Wat het Rijksinstituut voor de sociale verzekeringen der zelfstandige RSVZ) betreft:

  1. a) Drieënveertig personeelsleden van het RSVZ hebben uit vrije wil deelgenomen aan de algemene staking van 30 januari 2012.

    b) Het RSVZ beschikt over geen gegevens betreffende de aansluiting van personeelsleden bij een vakbond.

  2. Op 30 januari 2012 hebben drieëndertig personeelsleden van het RSVZ een dag verlof genomen.

  3. Zesenveertig personeelsleden werken sowieso niet op maandag omwille van deeltijdse prestaties in het kader van een van de stelsels van loopbaanonderbreking of themaverlof die in het federaal administratief openbaar ambt van toepassing zijn.

  4. Vierenveertig personeelsleden hebben zich ziek gemeld of waren reeds in ziekteverlof.

  5. a) Achttien personeelsleden hebben thuis gewerkt.

    b) Een enkel personeelslid werkt thuis op maandag in het kader van een pilootproject van telewerk.

  6. a) In geval van algemene staking wordt een attest van de NMBS door de personeelsdienst van het RSVZ niet geëist.

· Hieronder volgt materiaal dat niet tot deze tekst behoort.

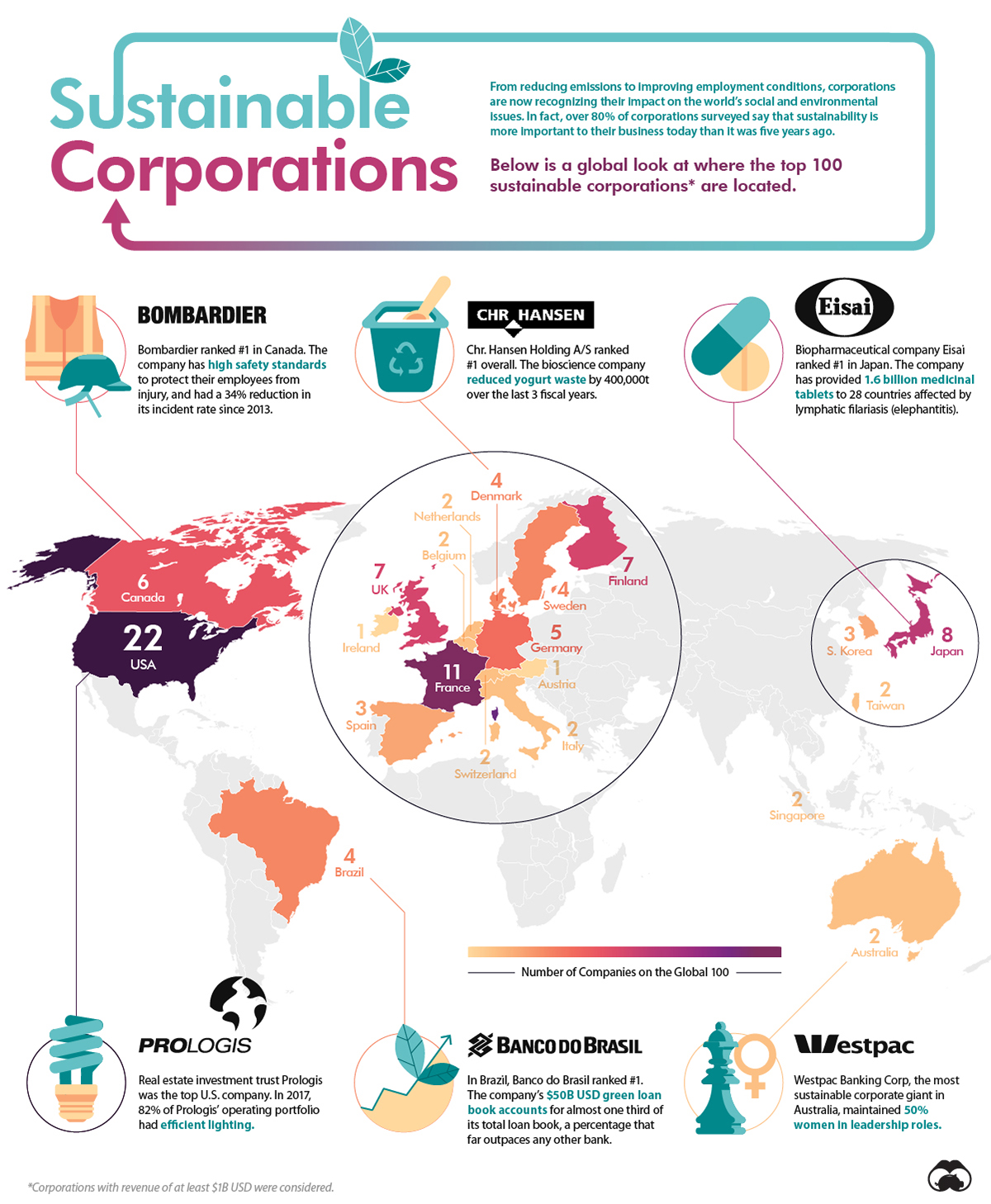 Sustainable Corporate Giants
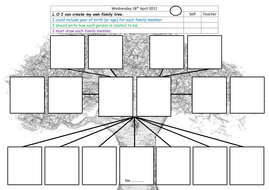 template for a family tree by landoflearning teaching resources tes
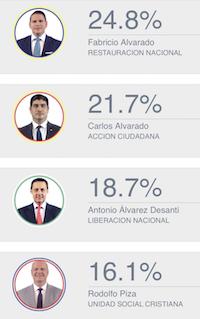 Los resultados provisionales, con un 84% de escrutinio. / Teletica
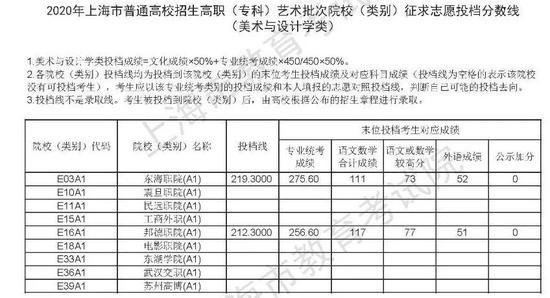 上海2020高职(专科)批次征求志愿投档分数线公布2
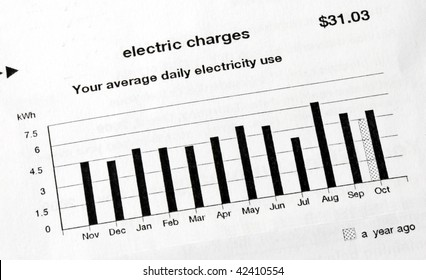 Paying the electric bill for home usage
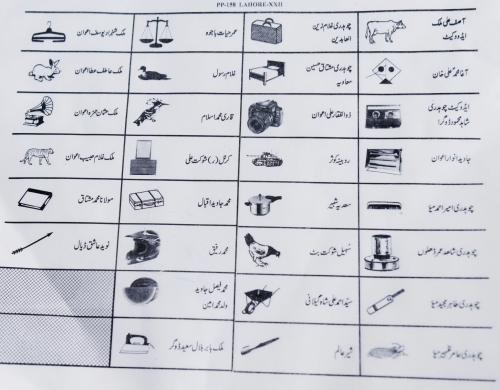 brooklynmutt:  A ballot paper for Pakistan's landmark election, showing the logos of the candidates.  AFP news agency (Agence France-Presse Photo/Roberto Schmidt  I vote bed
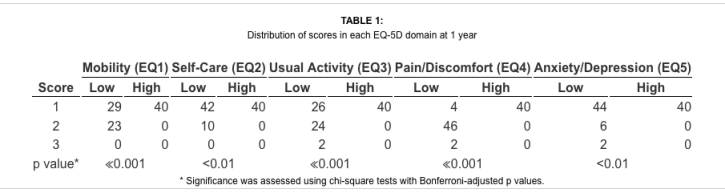 Table 1 Distribution of Scores in Each EQ-5D Domain | El Paso, TX Chiropractor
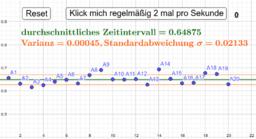 """Taktgefühl2: Erst Reset, dann 2mal pro Sekunde (nicht schneller!) 21 mal auf """"Klick mich"""" klicken"""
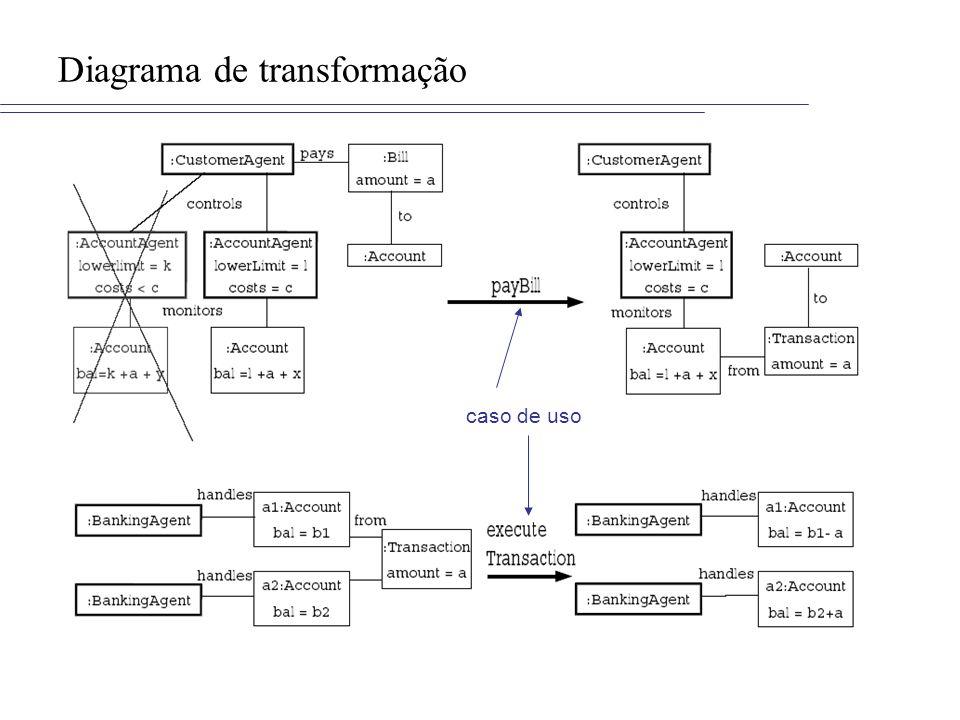 Diagrama de transformação caso de uso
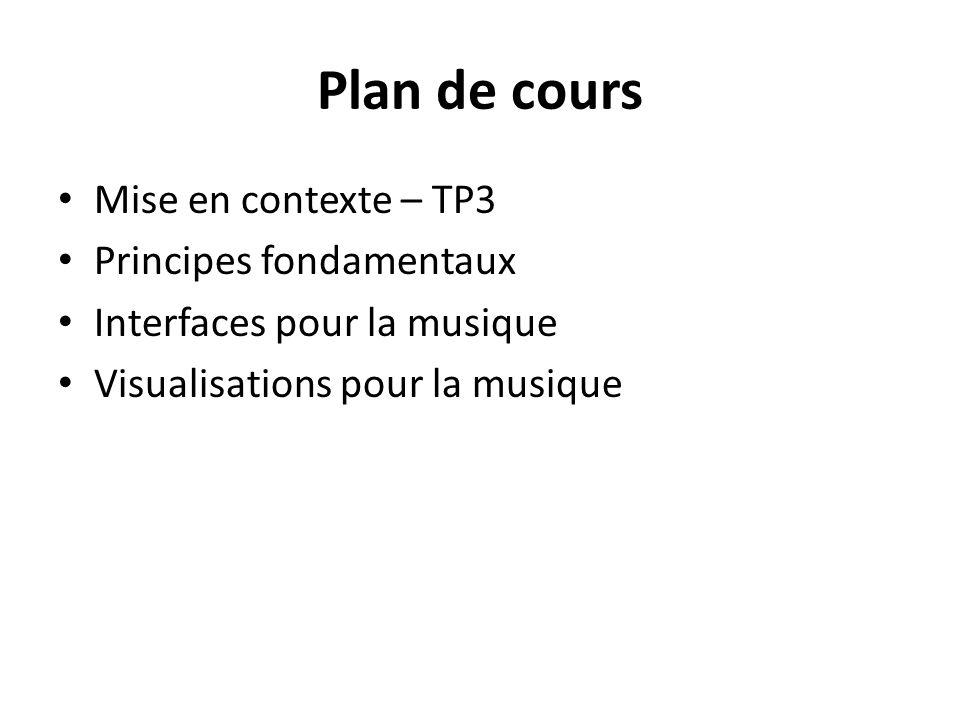 Plan de cours Mise en contexte – TP3 Principes fondamentaux Interfaces pour la musique Visualisations pour la musique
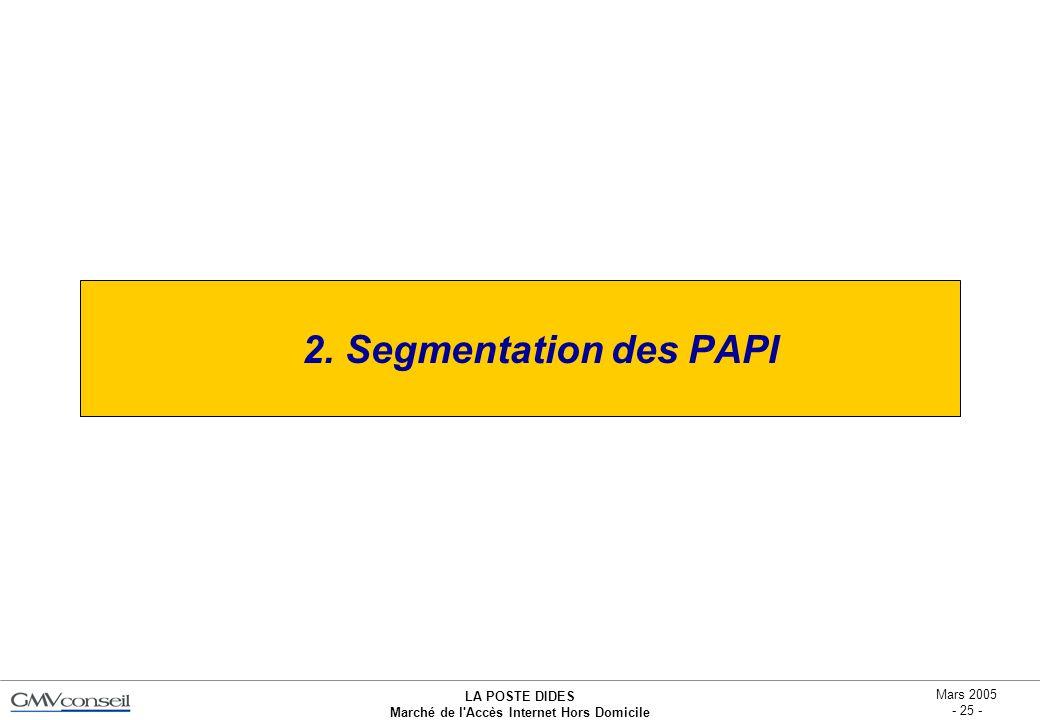 2. Segmentation des PAPI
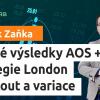 Výsledky AOS, strategie London Breakout a její varianty + jeden unikátní obchodní přístup jako BONUS
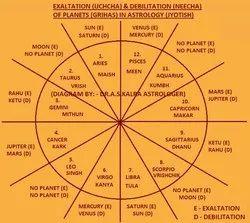 All kinds of Astrological services in Agartala, Deepak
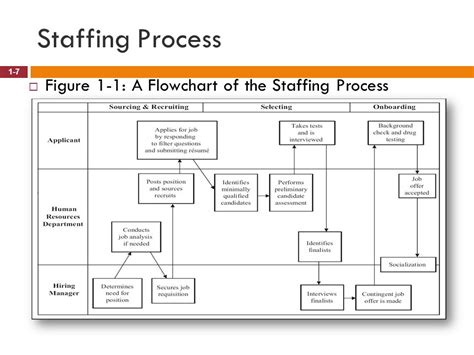 Staffing Flowchart Flowchart In Word Staffing Flowchart Template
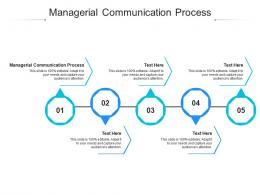 Managerial Communication Process Ppt Powerpoint Presentation Show Deck Cpb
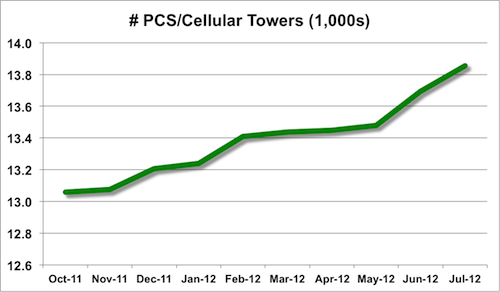 PCS/cellular site trend from Oct 2011 to Jul 2012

    b) Overeenkomstig de bepalingen van de mededeling nr. 1244 van 11 december 1992 worden de personeelsleden die hun administratieve standplaats niet kunnen bereiken, verzocht om het dichtstbijzijnde gewestelijk kantoor of het centraal bestuur te bereiken. In geval van afwezigheid wordt per dag waarop het personeelslid de werkplaats niet kan bereiken omwille van een staking van het openbaar vervoer, een halve dag vakantie aangerekend.

  7. a) Geen werkwillige werd verhinderd om aan de slag te gaan.

    b) Zonder voorwerp.

  8. In toepassing van de in punt 6 vermelde regel werd een halve dag verlof (hetzij 228 minuten) aan 256 personeelsleden aangerekend. Het productiviteitsverlies wordt dus geschat tot 58 368 minuten, wat overeenkomt met 128 werkdagen voor één voltijdse equivalent.

  9. .Zonder voorwerp.

Wat het Directoriaat generaal (DG) Zelfstandigen - FOD Sociale Zekerheid betreft:

Het onderwerp is onder de verantwoordelijkheid van de minister van Volksgezondheid, mevrouw Laurette ONKELINX.

Ik stel u dus voor u te wenden tot het antwoord dat zal worden gegeven door mijn collega, aan wie de vraag over dit onderwerp eveneens werd gesteld.